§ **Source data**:
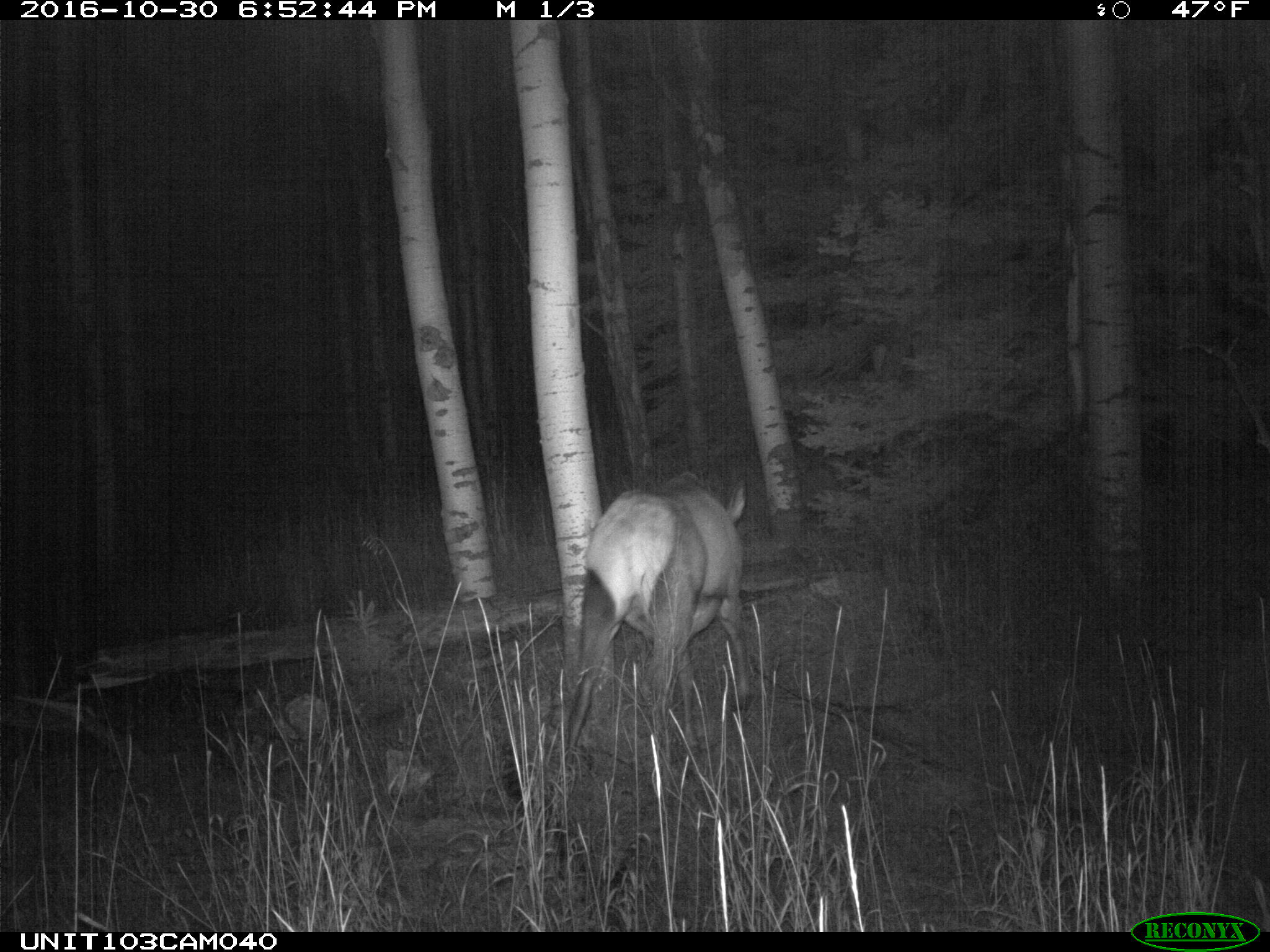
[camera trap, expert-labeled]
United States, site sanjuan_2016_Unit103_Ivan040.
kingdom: Animalia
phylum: Chordata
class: Mammalia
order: Artiodactyla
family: Cervidae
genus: Cervus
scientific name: Cervus elaphus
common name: red deer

§ **The task**: The required output is the lines from the one holding "kingdom: Animalia" through the last line of the entries above, copied exactly.

§ **Result of the task**:
kingdom: Animalia
phylum: Chordata
class: Mammalia
order: Artiodactyla
family: Cervidae
genus: Cervus
scientific name: Cervus elaphus
common name: red deer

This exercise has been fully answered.